[Saved data entries]

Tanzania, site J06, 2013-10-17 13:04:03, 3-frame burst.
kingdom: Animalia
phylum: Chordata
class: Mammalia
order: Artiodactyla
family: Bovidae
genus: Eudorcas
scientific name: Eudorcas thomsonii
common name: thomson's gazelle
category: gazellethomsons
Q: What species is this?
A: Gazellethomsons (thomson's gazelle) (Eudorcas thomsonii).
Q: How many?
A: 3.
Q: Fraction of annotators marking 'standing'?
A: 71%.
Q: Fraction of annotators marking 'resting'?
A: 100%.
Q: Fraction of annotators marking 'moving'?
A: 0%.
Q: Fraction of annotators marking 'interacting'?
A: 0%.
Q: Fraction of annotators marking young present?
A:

— What this task involves —
Starting from the line containing "Q: What species is this?", repeat each line through the end of the entries, exactly.

— Response to the task —
Q: What species is this?
A: Gazellethomsons (thomson's gazelle) (Eudorcas thomsonii).
Q: How many?
A: 3.
Q: Fraction of annotators marking 'standing'?
A: 71%.
Q: Fraction of annotators marking 'resting'?
A: 100%.
Q: Fraction of annotators marking 'moving'?
A: 0%.
Q: Fraction of annotators marking 'interacting'?
A: 0%.
Q: Fraction of annotators marking young present?
A:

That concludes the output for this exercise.